▶ _Problems and tasks_:
1. In the statin guideline article, rewrite the passage from "What should clinicians" to "and minority patients).", replacing "clinicians" with "physicians".
2. Write the next part of the statin guideline article, starting after its final sentence.

▶ _Source document_:
-- Opening Marker --

Statins for Everyone: Maybe, Maybe Not

The 2013 American College of Cardiology/American Heart Association guideline for management of low-density lipoprotein cholesterol to reduce atherosclerotic cardiovascular disease risk identified adults who could benefit from moderate- to high-intensity statin use.

The 2013 American College of Cardiology/American Heart Association (ACC/AHA) guideline for management of low-density lipoprotein cholesterol (LDL-C) to reduce atherosclerotic cardiovascular disease (ASCVD) risk identified adults who could benefit from moderate- to high-intensity statin use. The four groups who should be treated include adults who have:

  • Clinical ASCVD
  • Primary elevations of LDL-C >190 mg/dL
  • LDLC 70 mg/dL to 189 mg/dL, age 40 to 75 years and comorbid diabetes
  • No clinical ASCVD or diabetes but age 40 to 75 years, LDL-C 70 to 189 mg/dL and 10-year Estimated ASCVD risk of ≥7.5 %

What should clinicians do when they see at-risk patients who do not clearly match one of these statin-benefit groups?

A review in the November 2014 issue of Current Atherosclerosis Report attempts to answer that question. They indicate that patients that don’t fall into the 4 categories but raise concerns include patients with chronic kidney disease; patients with diabetes who are younger than 40 or older than 75; patients with heart failure; the elderly; younger patients with LDL-C >190 mg/dL and special populations (women and minority patients).

-- Closing Marker --

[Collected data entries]
-- Opening Marker --

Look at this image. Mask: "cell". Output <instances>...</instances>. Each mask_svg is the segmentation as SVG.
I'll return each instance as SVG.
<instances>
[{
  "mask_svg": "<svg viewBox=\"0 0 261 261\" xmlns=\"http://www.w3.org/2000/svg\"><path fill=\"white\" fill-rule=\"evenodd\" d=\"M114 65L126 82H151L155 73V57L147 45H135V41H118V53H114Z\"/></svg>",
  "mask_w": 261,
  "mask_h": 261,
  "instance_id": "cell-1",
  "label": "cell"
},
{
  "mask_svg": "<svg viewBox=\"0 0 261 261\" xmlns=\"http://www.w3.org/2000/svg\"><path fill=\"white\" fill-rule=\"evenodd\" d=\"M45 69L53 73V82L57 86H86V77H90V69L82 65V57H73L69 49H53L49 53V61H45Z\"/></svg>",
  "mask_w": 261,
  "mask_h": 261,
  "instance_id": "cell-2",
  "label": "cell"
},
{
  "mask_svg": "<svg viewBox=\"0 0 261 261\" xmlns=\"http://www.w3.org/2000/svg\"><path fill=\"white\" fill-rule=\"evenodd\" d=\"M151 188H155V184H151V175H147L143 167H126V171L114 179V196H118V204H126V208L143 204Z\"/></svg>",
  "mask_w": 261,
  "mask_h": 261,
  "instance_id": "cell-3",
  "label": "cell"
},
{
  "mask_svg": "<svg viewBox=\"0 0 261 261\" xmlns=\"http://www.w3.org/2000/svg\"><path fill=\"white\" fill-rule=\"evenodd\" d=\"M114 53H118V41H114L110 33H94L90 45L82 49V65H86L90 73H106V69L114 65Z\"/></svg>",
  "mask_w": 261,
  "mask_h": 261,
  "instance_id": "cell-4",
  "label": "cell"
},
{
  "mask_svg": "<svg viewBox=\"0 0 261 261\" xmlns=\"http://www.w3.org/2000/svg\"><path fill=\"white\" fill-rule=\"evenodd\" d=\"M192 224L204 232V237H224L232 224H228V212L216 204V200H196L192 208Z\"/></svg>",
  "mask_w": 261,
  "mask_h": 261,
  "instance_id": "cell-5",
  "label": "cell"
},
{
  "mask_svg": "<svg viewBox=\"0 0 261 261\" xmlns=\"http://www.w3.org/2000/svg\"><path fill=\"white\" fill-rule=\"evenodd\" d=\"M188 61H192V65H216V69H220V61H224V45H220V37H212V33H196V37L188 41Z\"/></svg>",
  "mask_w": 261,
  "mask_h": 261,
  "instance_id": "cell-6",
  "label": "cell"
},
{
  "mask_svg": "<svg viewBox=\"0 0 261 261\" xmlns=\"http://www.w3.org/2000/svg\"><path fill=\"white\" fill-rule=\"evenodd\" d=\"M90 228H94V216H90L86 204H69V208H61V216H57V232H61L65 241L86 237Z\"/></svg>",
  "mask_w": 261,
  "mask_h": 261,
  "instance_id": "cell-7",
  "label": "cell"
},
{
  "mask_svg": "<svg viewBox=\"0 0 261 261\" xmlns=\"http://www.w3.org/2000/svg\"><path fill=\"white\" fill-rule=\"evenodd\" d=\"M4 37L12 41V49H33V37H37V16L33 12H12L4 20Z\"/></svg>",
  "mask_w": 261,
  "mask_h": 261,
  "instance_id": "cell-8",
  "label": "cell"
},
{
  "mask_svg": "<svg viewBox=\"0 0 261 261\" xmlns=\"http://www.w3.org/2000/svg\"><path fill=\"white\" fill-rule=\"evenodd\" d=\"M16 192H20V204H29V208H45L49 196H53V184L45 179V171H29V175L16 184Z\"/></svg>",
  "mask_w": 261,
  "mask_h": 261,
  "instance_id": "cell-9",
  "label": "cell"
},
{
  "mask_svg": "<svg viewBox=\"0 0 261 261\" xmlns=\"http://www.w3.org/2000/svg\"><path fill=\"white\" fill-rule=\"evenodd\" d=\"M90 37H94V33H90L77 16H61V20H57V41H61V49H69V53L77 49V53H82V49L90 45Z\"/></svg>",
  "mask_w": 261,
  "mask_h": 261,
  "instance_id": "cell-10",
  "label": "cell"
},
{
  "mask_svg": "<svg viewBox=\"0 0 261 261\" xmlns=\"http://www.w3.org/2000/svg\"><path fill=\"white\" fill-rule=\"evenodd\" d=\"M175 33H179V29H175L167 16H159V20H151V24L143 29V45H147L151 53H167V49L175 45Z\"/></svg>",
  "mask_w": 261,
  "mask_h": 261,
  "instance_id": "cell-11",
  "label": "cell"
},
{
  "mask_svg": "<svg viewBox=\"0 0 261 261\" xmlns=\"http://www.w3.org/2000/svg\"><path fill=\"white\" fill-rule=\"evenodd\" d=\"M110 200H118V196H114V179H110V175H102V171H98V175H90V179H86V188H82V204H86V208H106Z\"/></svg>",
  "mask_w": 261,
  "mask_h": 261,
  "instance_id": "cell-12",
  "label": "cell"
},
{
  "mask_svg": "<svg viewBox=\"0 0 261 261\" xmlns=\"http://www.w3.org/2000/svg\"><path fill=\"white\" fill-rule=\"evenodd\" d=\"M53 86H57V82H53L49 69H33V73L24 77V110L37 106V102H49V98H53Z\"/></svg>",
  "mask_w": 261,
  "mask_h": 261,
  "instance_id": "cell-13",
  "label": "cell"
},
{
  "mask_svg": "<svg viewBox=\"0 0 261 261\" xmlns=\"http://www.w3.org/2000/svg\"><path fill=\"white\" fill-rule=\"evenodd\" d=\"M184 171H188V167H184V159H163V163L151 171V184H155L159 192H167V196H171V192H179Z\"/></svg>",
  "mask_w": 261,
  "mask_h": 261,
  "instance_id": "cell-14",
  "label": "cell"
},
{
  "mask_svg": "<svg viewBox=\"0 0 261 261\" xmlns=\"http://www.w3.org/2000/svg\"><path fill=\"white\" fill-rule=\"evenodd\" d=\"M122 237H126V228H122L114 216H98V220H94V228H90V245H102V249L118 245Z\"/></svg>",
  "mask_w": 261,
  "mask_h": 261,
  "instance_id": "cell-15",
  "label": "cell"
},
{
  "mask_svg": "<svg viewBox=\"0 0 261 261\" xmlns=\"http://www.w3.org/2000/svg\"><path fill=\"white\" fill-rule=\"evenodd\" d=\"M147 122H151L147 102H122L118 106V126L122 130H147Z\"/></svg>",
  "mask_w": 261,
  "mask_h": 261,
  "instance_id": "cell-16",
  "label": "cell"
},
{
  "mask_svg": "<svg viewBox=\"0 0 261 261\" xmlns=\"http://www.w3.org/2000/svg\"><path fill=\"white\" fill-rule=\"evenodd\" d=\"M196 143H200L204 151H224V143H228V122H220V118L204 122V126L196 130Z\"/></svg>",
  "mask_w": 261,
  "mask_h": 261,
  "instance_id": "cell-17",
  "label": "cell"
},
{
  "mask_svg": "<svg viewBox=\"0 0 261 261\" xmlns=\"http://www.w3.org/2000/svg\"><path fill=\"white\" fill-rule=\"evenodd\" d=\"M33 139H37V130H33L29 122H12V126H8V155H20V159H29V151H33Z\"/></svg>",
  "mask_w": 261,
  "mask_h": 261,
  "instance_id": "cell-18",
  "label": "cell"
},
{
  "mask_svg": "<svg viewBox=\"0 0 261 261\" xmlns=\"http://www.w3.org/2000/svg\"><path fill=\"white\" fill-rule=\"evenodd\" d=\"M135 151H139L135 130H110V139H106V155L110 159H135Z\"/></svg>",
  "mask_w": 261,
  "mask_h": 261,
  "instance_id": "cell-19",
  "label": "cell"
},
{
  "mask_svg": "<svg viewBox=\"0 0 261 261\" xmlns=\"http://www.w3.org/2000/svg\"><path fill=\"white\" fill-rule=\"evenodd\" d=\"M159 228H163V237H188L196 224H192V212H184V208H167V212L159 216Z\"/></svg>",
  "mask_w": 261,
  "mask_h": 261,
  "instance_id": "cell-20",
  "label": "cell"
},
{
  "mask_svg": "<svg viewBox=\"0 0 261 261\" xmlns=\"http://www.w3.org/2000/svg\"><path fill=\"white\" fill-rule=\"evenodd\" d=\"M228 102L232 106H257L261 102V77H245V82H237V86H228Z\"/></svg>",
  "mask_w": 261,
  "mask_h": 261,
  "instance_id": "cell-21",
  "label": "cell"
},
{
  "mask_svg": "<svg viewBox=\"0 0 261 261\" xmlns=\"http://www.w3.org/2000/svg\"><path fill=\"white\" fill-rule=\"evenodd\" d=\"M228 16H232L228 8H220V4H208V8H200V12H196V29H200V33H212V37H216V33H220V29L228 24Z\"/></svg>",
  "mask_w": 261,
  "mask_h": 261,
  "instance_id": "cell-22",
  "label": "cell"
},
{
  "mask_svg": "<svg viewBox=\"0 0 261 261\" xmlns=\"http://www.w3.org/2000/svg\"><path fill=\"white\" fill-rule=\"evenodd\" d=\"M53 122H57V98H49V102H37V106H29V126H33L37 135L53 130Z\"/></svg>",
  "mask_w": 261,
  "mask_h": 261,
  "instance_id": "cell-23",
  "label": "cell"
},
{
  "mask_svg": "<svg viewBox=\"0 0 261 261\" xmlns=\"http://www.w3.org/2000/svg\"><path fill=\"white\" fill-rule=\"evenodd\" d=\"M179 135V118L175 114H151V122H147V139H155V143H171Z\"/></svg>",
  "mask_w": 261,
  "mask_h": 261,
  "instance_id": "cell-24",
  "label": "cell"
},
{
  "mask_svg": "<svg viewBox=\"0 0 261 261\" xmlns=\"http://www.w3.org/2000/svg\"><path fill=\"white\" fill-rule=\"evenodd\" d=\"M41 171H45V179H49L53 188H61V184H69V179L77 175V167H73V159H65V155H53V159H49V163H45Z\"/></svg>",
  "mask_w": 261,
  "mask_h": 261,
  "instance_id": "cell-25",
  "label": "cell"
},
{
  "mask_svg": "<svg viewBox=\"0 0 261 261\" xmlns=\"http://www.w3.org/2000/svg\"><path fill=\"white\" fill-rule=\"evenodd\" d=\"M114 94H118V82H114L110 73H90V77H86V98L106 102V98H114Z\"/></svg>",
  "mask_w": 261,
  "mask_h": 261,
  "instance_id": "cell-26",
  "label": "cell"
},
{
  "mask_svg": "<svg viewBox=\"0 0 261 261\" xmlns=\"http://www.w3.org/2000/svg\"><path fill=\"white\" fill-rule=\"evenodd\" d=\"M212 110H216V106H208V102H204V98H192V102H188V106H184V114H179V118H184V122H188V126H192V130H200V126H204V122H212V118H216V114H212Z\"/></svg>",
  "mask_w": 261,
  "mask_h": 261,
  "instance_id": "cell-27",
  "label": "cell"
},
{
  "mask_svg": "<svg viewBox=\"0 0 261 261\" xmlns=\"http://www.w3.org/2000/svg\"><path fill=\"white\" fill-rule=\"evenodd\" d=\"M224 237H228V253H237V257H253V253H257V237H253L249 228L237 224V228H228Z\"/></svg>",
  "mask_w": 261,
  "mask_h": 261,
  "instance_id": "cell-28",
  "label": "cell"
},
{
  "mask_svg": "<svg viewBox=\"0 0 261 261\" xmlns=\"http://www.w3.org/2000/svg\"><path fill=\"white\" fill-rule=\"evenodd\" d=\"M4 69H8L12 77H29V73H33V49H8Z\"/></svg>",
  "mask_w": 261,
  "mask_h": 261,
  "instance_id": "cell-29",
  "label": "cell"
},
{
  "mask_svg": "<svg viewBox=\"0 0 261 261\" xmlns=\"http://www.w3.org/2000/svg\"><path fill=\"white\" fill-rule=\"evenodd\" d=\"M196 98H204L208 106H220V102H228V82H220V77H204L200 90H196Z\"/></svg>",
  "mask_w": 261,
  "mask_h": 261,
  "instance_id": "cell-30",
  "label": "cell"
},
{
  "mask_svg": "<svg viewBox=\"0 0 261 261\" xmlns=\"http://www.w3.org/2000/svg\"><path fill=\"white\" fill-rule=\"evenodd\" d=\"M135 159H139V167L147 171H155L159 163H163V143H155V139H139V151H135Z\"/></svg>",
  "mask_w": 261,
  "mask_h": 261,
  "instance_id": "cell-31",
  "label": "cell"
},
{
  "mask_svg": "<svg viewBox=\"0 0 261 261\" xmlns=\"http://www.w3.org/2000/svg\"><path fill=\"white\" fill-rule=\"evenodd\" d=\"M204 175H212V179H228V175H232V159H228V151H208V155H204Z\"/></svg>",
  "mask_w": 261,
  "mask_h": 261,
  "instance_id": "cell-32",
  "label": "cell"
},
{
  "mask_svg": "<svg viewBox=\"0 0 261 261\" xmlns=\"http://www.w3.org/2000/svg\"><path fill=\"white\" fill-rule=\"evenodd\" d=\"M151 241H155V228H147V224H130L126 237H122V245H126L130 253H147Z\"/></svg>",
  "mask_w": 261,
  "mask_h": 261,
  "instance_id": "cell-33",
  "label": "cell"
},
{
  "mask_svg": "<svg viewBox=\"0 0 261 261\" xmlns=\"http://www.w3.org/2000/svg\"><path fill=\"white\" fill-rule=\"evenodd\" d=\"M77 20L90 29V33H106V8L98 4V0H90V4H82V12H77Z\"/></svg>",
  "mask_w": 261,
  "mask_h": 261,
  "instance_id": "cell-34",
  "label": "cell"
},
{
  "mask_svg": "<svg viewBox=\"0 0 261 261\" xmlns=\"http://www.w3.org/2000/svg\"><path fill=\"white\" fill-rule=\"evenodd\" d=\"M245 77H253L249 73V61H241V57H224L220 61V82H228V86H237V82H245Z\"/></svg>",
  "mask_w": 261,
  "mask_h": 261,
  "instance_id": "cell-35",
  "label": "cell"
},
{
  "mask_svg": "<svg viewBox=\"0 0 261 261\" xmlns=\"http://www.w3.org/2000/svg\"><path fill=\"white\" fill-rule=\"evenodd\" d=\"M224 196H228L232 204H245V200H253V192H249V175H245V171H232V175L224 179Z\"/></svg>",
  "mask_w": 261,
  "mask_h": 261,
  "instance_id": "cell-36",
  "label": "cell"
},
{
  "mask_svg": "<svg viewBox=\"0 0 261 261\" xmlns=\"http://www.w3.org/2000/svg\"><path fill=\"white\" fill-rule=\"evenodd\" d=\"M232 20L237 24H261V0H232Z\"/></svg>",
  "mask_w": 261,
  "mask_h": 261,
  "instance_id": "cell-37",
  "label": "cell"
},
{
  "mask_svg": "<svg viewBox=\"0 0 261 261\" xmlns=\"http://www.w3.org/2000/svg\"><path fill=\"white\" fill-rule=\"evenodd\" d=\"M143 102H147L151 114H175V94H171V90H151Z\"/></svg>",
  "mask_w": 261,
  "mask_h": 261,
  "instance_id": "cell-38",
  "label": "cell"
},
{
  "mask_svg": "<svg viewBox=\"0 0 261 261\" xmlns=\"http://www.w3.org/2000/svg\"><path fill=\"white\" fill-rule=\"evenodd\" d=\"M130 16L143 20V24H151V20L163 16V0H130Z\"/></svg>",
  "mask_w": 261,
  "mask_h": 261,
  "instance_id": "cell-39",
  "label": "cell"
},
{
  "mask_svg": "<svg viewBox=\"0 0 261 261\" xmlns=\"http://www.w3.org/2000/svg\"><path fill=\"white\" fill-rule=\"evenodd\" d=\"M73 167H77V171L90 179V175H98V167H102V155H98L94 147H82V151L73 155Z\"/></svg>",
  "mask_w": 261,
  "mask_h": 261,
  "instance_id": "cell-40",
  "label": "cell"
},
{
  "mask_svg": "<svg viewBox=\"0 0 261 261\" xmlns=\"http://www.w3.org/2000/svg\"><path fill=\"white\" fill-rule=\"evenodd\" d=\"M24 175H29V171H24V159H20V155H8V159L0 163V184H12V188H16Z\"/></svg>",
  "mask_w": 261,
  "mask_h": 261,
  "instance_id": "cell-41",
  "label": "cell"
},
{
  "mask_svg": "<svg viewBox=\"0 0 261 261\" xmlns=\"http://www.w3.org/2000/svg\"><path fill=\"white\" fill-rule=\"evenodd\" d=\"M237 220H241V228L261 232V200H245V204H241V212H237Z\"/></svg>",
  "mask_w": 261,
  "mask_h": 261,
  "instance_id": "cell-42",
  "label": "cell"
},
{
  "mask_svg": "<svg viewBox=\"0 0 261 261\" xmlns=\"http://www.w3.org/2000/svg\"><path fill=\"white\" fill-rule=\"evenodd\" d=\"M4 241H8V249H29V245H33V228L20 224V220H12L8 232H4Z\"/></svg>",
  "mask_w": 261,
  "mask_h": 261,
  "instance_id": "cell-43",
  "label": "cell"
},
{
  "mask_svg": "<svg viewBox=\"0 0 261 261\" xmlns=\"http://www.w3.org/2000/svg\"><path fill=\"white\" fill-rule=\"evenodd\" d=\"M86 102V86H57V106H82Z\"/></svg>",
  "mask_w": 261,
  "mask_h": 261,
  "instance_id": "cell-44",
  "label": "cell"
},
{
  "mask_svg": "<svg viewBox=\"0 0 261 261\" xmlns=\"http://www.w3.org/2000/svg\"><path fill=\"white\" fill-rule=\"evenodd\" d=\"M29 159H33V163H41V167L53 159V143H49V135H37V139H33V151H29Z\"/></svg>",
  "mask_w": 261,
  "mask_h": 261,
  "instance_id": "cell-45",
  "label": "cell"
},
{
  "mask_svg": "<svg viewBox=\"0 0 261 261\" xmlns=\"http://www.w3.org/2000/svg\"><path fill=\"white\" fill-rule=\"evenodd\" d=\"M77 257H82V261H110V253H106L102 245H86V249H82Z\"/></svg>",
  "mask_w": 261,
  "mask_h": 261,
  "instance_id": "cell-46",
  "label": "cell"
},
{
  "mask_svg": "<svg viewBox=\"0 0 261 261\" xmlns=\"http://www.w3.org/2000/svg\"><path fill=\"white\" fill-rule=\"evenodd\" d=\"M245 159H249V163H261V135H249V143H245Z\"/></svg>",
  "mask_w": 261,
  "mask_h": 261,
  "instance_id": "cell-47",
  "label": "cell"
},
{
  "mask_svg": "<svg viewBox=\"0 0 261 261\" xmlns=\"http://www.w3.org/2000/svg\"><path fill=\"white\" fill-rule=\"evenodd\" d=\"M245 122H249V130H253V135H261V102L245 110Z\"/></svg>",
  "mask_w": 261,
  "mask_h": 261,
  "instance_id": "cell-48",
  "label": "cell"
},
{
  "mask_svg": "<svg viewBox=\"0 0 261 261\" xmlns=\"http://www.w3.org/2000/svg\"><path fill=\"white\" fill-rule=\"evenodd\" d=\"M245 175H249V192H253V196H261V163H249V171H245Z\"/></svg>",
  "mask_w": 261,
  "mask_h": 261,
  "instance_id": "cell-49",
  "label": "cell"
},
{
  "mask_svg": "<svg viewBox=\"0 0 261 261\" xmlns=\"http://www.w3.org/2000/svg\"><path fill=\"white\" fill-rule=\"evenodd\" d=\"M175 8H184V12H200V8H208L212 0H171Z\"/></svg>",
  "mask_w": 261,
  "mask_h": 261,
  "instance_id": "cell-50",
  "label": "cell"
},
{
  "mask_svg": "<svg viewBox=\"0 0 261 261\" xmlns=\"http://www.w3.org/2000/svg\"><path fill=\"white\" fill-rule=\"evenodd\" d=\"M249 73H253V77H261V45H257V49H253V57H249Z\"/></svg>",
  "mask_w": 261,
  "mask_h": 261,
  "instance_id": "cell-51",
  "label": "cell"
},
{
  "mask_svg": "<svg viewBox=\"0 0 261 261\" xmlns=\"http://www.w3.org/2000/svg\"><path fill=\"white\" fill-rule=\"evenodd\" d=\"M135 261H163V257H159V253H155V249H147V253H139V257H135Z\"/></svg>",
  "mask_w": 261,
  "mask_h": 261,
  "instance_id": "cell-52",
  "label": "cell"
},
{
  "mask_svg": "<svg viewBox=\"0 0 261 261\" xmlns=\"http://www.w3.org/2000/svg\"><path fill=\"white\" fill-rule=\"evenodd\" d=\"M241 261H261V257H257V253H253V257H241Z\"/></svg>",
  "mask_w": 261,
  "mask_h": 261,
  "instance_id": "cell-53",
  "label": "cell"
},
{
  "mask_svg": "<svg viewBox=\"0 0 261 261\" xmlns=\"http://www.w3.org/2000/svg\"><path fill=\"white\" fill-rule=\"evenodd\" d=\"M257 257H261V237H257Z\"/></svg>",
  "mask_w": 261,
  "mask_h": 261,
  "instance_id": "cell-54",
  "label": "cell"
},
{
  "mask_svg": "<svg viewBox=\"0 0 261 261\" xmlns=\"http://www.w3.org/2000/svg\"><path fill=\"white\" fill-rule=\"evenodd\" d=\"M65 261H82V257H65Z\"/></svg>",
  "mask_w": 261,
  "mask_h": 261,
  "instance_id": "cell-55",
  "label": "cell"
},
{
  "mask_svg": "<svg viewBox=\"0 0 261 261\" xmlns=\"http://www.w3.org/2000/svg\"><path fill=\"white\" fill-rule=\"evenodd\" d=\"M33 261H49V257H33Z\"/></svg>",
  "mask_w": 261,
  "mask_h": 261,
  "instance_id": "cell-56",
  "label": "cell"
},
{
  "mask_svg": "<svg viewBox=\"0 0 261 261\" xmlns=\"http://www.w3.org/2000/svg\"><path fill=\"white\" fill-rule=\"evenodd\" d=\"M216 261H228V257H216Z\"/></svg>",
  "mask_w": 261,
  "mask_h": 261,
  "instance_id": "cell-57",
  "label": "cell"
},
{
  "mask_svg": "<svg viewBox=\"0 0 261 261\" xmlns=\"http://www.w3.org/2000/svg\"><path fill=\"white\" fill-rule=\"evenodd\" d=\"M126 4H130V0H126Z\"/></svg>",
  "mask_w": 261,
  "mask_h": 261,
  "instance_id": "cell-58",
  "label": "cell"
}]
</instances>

-- Closing Marker --

▶ _Outputs in order_:
1.
What should physicians do when they see at-risk patients who do not clearly match one of these statin-benefit groups?

A review in the November 2014 issue of Current Atherosclerosis Report attempts to answer that question. They indicate that patients that don’t fall into the 4 categories but raise concerns include patients with chronic kidney disease; patients with diabetes who are younger than 40 or older than 75; patients with heart failure; the elderly; younger patients with LDL-C >190 mg/dL and special populations (women and minority patients).

2.
This review consolidates information from Kidney Disease: Improving Global Outcomes, the 2013 AHA Scientific Statement on Secondary Prevention of Atherosclerotic Cardiovascular Disease in Older Adults, the ADA and AACE recommendations for management of dyslipidemia in diabetics, and the 2013 (ACCF)/AHA Guideline for the Management of Heart Failure.

Exact recommendations are too extensive to summarize here for the same reasons that the ACC/AHA guideline made no general recommendations in these populations. In patients with CKD, age, disease stage, and comorbidities influence the decision, as does the patient’s drug regimen when dialysis is started.

Diabetics younger than 40 years may need statin therapy if they have multiple CVD risk factors or if LDL-C >100 mg/dl after lifestyle changes, but better evidence from clinical trials is needed. Experts have not made specific initiation, continuation, or discontinuation recommendations diabetics older than 75.

The authors make a general recommendation for elderly patients. They advise caution with statin use in older patients with very advanced age, female sex, small body size, fatty liver disease, or multiple comorbidities which may predispose to serious adverse events.